Le président du club de football turc de Trabzonspor (D1) n'a pas hésité à séquestrer pendant plusieurs heures les arbitres d'un match de championnat, furieux qu'ils n'aient pas sifflé un penalty en faveur de son équipe, a rapporté vendredi la presse turque. L'incident s'est produit mercredi soir, à l'issue de la rencontre entre Trabzonspor et Gaziantep Spor, qui s'est conclue sur un nul 2 à 2.

Reprochant à l'arbitre de ne pas avoir accordé un penalty à son équipe en fin de rencontre, le patron du club local, Ibrahim Haciosmanoglu, alors à Istanbul, a exigé de son encadrement qu'il retienne l'homme en noir jusqu'à son arrivée sur place. «L'arbitre ne sort pas du stade tant que je ne suis pas là», a-t-il ordonné selon la presse.

Le coup de fil d'Erdogan qui libère l'arbitre

L'arbitre, Cagatay Sahan, ses juges de touche et le représentant de la fédération turque de football (TFF) ont été bloqués dans leur vestiaire pendant quatre heures, avant d'être relâchés sur un coup du fil de président Recep Tayyip Erdogan au président en colère. «Ne provoquons pas un scandale devant la Turquie et le monde», a personnellement demandé M. Erdogan, cité par la presse, à M. Haciosmanoglu.

Le dirigeant, connu pour ses manières fortes, a alors libéré les officiels, qui ont pu quitter le stade sous escorte policière.

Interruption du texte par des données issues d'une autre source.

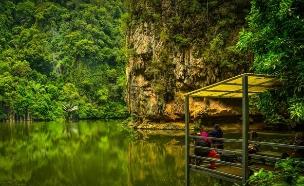 אגם המראה, מלזיה (צילום: Sharman Shariff, Shutterstock)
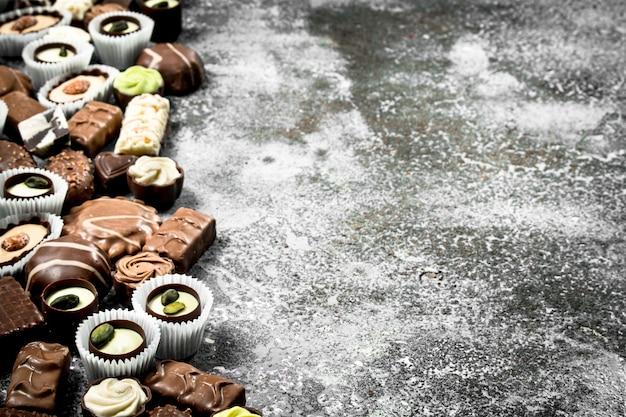 Słodkie cukierki czekoladowe. na rustykalnym tle.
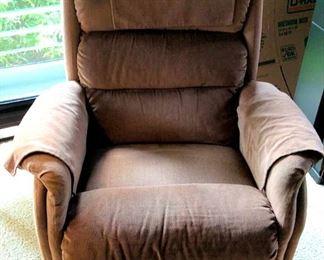 APT028 Comfy Brown Recliner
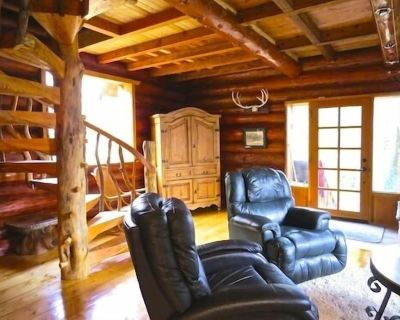 Cozy Rustic Log Home Living With Wood Fireplace And Hot Tub - Otter Point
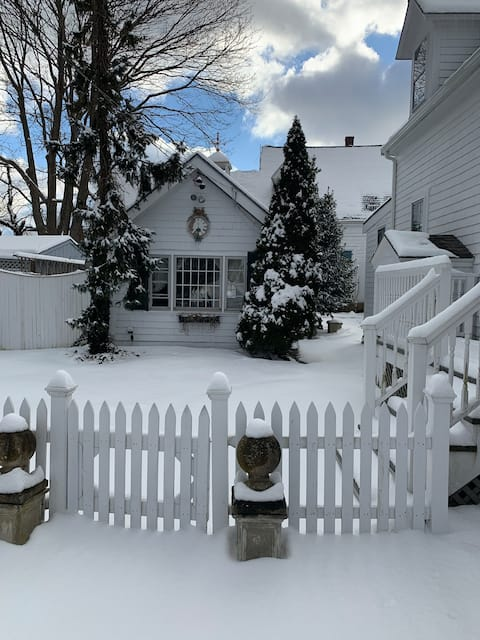 Private cottage green friendly and pet friendly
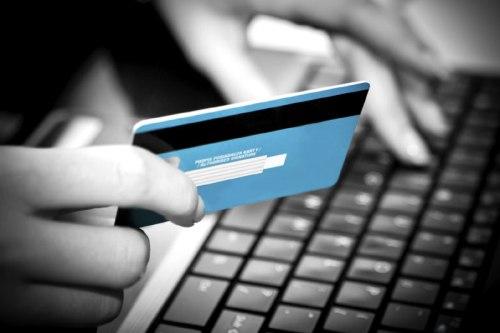 العالم كله يتسوق من علي الإنترنت فلا تخف من استخدام بطاقتك الإئتمانية ولكن بحرص ووعي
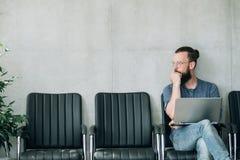 Cadeira de assento de espera da entrevista de trabalho do homem pensativo foto de stock royalty free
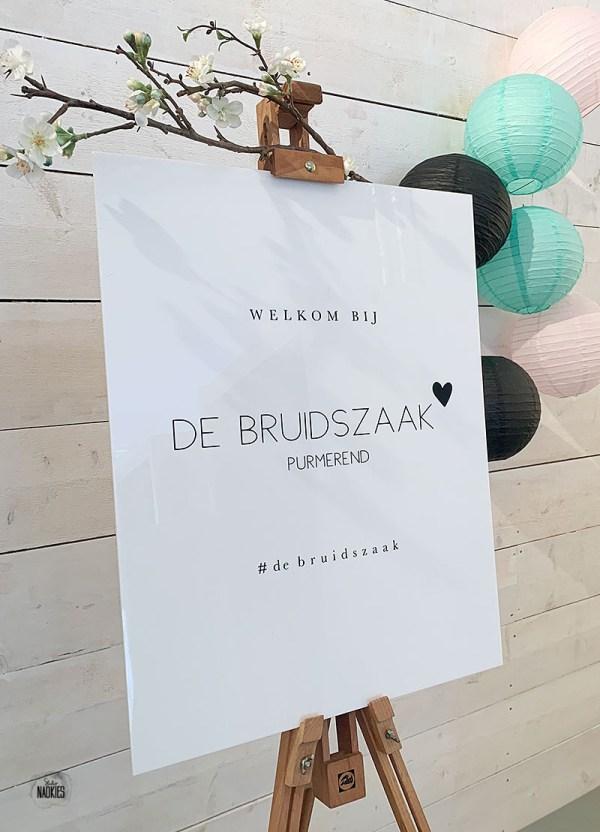 Plexiglas logobord De Bruidszaak Purmerend Studio Naokies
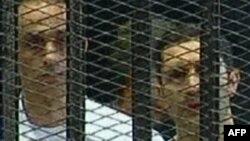 Братья Мубараки на одном из судебных заседаний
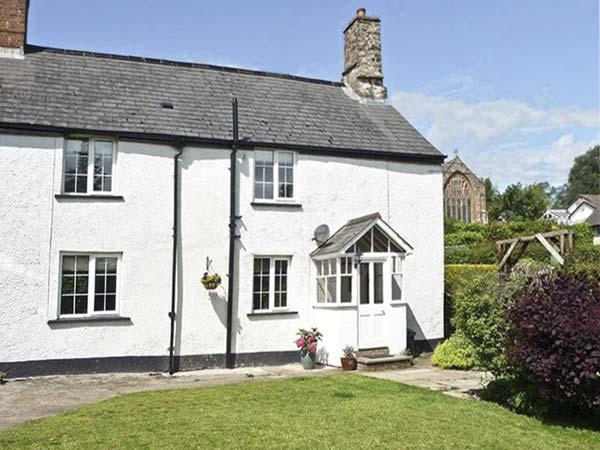 MANOR FARM COTTAGE, pet friendly, character holiday cottage, with a garden, in - Image 1 - Wiveliscombe - rentals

L'incident a suscité l'indignation générale en Turquie. Le quotidien à grand tirage Hürriyet a ainsi proclamé vendredi sur sa première page «notre football est mort». La TFF a lancé une enquête disciplinaire sur l'affaire et un procès pourrait être intenté sur la base du code pénal punissant toute forme de séquestration.